Mamdani may end up having a similar effect on New York’s restaurant industry to Covid
It remains to be seen how they will respond if a tightening industry reduces their membership overall. Restaurant groups, while better situated to weather the storm, aren’t fully immune and, whether through closures or layoffs, staff at all levels of the industry will eventually feel the pain as well.
‘Oddly, they’re supportive [of Mamdani],’ restaurateur Joe Germanotta said of his staff during an interview on Fox News. ‘But if this guy gets in you better start looking for a job,’ he said in response to the higher costs restaurants like his will face.
Mamdani may end up having a similar effect on New York’s restaurant industry to Covid. While pandemic-era inflation and regulations severely hurt the restaurant industry overall, the large restaurant groups that dominate New York largely did just fine; Major Food Group actually expanded. ‘You can’t be a one-restaurant chef any more,’ said chef Eric Huang of his own struggles to scale and compete during this time. The numbers seem to check out. Between 2019 and 2022, Franchise Times, which issues annual reports on the country’s top 200 restaurant groups, reported that revenue in the industry grew from £30.9 billion to £40.7 billion. Though overall growth in the restaurant sector is currently down, revenue for the top 200 continues to grow. New York-based website Eater made it official, declaring that ‘restaurant groups are the new chains’.
High-end restaurant groups aren’t bad, per se, and New York has many of them. That’s to say nothing of the elevated fast-casual takeover (Dig, Little Beet, By Chloe), which offers the convenience of Starbucks or Chipotle for the more refined urbanite. Yet often, they deliver a dining experience more based on marketable aesthetics, trendy buzzwords and perceived exclusivity than actual food or service. This misplaced emphasis undermines New York’s foodie dynamism, the very diversity that progressives like Mamdani claim to champion.

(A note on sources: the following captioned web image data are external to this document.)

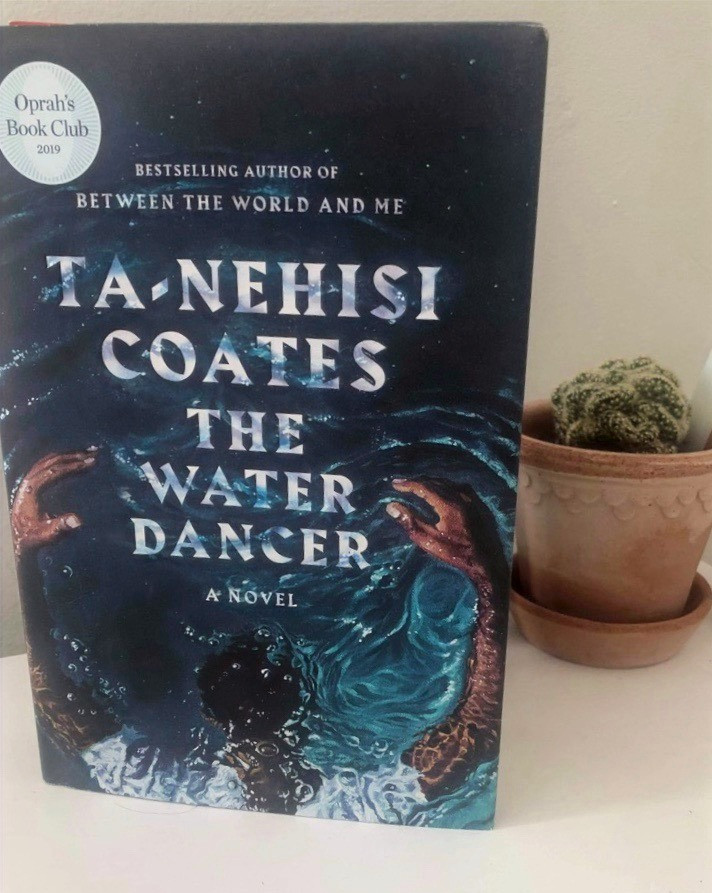 Book Review The Water Dancer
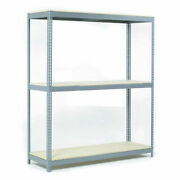 Wide Span Rack With 3 Shelves Wood Deck 900 Lb Capacity Per Level 72w X 30d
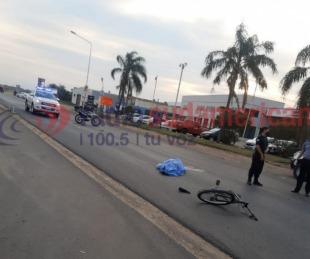 foto: Corrientes: un ciclista murió luego de ser atropellado sobre Ruta 12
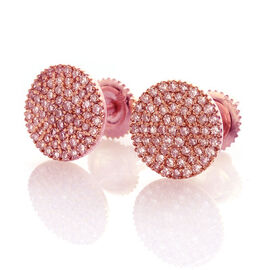 ILIANA 18K Rose Gold 0.50 Carat Natural Pink Diamond SI Pave Disc Stud Earrings with Screw Back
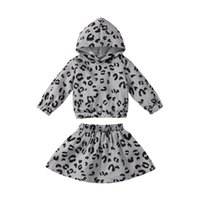 Clothing Sets Infant Toddler Baby's Clothes Girls 2Pcs Fall Outfits Casual Long Sleeve Leopard Print Hoodie And Skirt Children's Set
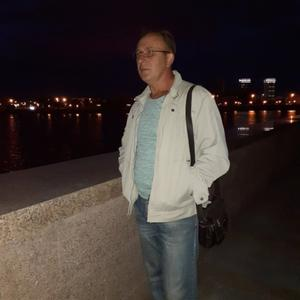Дмитрий, 45 лет, Челябинск
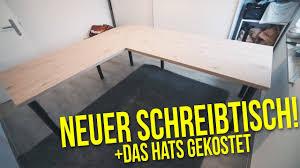 Ecktisch Schreibtisch Schreibtisch Selber Bauen Das Hats Gekostet Projekt Diy Büro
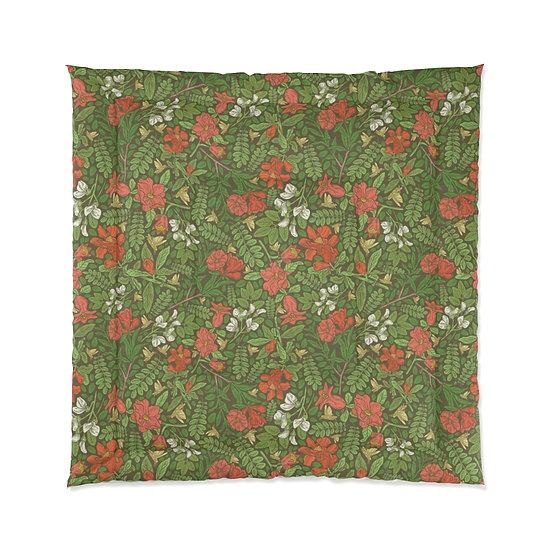 Garden Happy Comforter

So forget affordability; that’s long dead. Under Mamdani’s democratic socialist rule, restaurants are only going to get more expensive. But given that New York is the world’s richest city, habitual diners won’t be too perturbed. The real crime is that the New York food scene will be further dominated by the tastes of a select few, and a dining experience that all blends into blandness.